課題 a ▸
宗教間対話を扱った抜粋文を、一字も変えずに全文引用してください。

··········

学部・大学院

「学び」と「実践」を通じた人材育成

比較文化専攻

比較文化としての宗教間対話――「宗教間・文化間対話のためのアブドラ・ビン・アブドゥルアズィーズ国王国際センター」活動開始によせて

はじめに

 今回は、世界の新たな動きと比較文化を関連づけて考えてみましょう。

 私は10年ほど「宗教間対話」の理論的考察に携わってきました。宗教間対話というのは、一言でいうと「異なる宗教の信者たちが集まって対話をすること」です。

おのおのの信者の宗教文化(=世界観・価値観・言語宇宙・認識構造など)が異なるわけですから、宗教間対話の参加者は、対話に参加すると同時に/自動的に、自分の中で「比較文化」をすることになるでしょう。

··········

課題 b ▸
下のエントリから、「With respect to interior」を含む行に始まり「4.72 meters」を含む行までを、両端の行も含めてそのまま出力してください。その範囲以外の行は出力しないでください。

提供データ ▸
··········

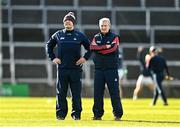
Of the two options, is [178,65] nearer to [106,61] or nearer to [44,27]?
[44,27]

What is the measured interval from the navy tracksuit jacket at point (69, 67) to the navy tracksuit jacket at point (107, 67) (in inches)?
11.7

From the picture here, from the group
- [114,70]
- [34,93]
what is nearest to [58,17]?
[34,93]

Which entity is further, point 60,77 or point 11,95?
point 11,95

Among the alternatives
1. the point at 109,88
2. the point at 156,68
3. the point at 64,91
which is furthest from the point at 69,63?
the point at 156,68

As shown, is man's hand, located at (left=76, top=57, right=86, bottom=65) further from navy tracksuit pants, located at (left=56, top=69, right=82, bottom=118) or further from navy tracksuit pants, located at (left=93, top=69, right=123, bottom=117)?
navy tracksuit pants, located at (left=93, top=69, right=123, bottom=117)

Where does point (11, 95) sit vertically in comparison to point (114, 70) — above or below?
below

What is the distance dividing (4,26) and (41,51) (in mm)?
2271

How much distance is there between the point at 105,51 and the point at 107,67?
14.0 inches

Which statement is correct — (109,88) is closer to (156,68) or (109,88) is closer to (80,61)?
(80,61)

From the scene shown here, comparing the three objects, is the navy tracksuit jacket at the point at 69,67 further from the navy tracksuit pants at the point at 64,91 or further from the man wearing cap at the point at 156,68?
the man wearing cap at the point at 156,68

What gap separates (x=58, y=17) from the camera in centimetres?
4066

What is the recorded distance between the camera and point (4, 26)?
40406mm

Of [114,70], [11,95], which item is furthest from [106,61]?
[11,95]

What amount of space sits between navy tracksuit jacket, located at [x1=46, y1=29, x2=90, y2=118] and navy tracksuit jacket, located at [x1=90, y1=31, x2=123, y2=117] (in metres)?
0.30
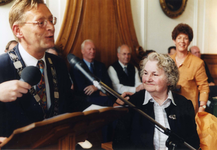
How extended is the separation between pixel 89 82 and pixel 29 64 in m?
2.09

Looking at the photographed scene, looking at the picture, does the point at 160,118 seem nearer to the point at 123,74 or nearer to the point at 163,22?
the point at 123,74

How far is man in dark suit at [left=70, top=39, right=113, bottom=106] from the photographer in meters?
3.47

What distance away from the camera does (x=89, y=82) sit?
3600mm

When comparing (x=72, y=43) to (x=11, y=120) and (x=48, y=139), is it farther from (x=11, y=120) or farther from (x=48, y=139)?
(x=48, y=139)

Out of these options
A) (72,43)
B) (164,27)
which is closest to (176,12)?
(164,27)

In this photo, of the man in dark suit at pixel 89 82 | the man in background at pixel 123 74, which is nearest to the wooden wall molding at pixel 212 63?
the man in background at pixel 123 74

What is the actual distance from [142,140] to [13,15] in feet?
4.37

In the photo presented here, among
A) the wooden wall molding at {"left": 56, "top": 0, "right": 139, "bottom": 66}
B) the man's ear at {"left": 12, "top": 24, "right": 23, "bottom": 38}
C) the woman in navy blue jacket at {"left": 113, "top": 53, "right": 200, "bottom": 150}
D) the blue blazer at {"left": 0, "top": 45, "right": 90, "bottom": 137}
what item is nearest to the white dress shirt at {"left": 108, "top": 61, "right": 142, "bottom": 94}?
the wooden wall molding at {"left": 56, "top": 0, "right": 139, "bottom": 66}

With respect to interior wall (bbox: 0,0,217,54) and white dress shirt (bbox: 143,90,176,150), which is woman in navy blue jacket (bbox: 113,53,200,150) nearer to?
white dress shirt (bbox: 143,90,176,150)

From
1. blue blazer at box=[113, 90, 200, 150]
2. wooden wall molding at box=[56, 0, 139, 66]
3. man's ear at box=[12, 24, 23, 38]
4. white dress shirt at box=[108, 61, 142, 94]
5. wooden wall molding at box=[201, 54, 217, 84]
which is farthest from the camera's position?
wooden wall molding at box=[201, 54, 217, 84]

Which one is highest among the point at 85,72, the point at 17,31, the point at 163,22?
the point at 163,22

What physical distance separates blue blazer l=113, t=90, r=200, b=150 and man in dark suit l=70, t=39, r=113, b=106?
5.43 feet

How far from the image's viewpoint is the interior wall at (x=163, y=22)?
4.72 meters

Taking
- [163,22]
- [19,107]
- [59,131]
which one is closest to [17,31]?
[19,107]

··········

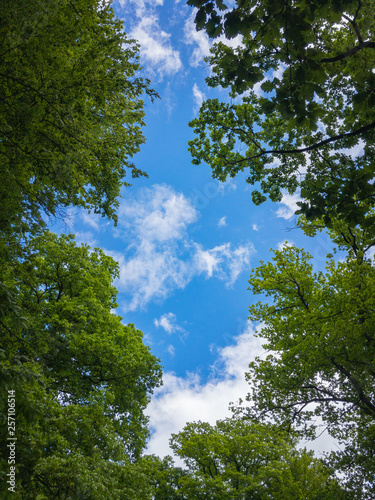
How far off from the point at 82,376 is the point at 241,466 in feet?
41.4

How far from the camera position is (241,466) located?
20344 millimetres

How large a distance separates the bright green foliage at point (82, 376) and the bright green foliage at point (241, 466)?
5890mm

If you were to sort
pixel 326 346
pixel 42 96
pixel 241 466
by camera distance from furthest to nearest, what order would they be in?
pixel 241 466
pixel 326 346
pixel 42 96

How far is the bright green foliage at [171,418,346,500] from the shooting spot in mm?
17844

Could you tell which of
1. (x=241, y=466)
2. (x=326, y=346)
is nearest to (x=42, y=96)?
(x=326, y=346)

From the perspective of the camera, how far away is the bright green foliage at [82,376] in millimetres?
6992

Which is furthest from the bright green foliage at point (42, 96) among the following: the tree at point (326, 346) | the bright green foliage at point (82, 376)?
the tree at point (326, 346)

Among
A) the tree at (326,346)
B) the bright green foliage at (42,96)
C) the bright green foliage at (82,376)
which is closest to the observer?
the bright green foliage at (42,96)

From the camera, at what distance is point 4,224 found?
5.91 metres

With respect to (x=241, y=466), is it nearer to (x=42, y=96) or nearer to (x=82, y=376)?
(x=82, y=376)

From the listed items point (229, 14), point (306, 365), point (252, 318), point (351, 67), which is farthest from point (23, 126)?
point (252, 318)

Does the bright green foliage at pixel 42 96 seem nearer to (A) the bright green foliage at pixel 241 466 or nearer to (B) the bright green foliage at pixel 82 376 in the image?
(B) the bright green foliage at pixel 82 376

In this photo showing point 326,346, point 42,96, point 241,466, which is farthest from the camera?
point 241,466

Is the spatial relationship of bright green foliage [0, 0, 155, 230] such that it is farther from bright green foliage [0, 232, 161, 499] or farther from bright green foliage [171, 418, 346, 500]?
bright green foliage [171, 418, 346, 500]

··········

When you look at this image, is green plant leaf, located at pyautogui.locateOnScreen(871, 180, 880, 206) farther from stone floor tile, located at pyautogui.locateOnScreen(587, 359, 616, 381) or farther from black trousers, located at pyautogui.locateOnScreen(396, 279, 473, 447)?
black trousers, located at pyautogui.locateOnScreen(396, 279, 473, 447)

··········

解答 a ▸
学部・大学院

「学び」と「実践」を通じた人材育成

比較文化専攻

比較文化としての宗教間対話――「宗教間・文化間対話のためのアブドラ・ビン・アブドゥルアズィーズ国王国際センター」活動開始によせて

はじめに

 今回は、世界の新たな動きと比較文化を関連づけて考えてみましょう。

 私は10年ほど「宗教間対話」の理論的考察に携わってきました。宗教間対話というのは、一言でいうと「異なる宗教の信者たちが集まって対話をすること」です。

おのおのの信者の宗教文化(=世界観・価値観・言語宇宙・認識構造など)が異なるわけですから、宗教間対話の参加者は、対話に参加すると同時に/自動的に、自分の中で「比較文化」をすることになるでしょう。

解答 b ▸
With respect to interior wall (bbox: 0,0,217,54) and white dress shirt (bbox: 143,90,176,150), which is woman in navy blue jacket (bbox: 113,53,200,150) nearer to?
white dress shirt (bbox: 143,90,176,150)

From
1. blue blazer at box=[113, 90, 200, 150]
2. wooden wall molding at box=[56, 0, 139, 66]
3. man's ear at box=[12, 24, 23, 38]
4. white dress shirt at box=[108, 61, 142, 94]
5. wooden wall molding at box=[201, 54, 217, 84]
which is farthest from the camera's position?
wooden wall molding at box=[201, 54, 217, 84]

Which one is highest among the point at 85,72, the point at 17,31, the point at 163,22?
the point at 163,22

What physical distance separates blue blazer l=113, t=90, r=200, b=150 and man in dark suit l=70, t=39, r=113, b=106?
5.43 feet

How far from the image's viewpoint is the interior wall at (x=163, y=22)?
4.72 meters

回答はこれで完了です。